**** SUPPLIED ENTRIES ****

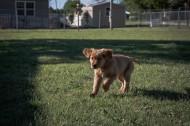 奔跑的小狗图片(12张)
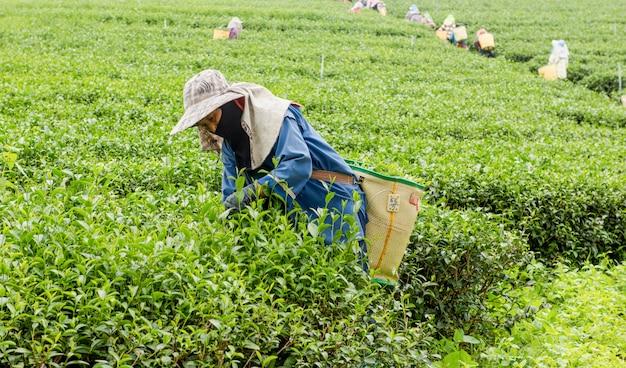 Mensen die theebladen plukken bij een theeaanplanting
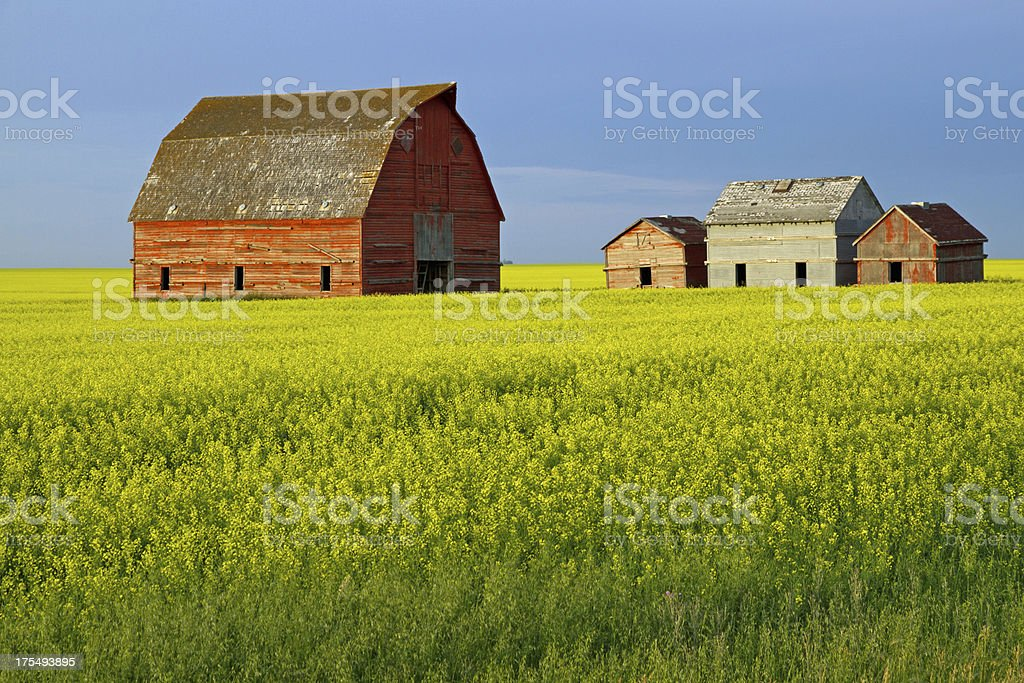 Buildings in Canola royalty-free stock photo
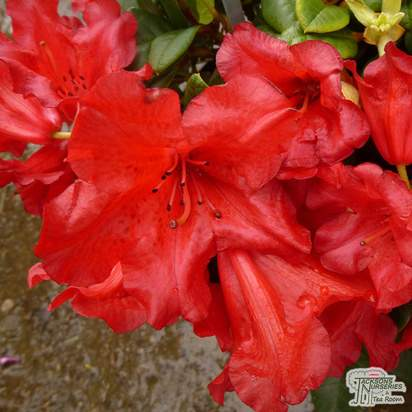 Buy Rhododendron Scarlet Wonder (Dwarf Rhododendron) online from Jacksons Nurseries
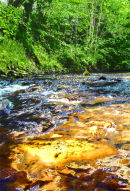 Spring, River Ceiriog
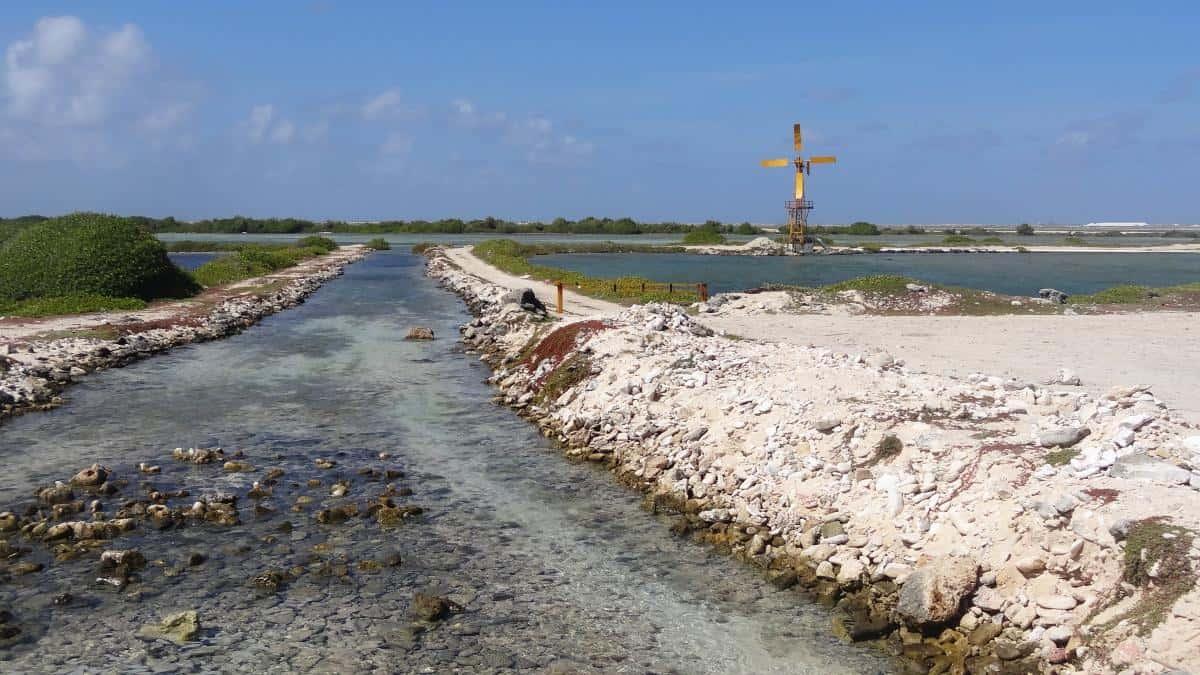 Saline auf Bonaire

****
**** SUPPLIED ENTRIES ****

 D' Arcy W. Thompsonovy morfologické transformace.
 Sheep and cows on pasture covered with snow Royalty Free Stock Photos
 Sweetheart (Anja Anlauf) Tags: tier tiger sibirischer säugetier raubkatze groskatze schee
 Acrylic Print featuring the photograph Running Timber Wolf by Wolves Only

****

WHAT THE EXERCISE ASKS
In the listing above, find the line with "奔跑的小狗图片(12张)" and output it and every line after it up to and including the line with "Saline auf Bonaire", exactly, minus the pictures.

ANSWER SECTION
 奔跑的小狗图片(12张)
 Mensen die theebladen plukken bij een theeaanplanting
 Buildings in Canola royalty-free stock photo
 Buy Rhododendron Scarlet Wonder (Dwarf Rhododendron) online from Jacksons Nurseries
 Spring, River Ceiriog
 Saline auf Bonaire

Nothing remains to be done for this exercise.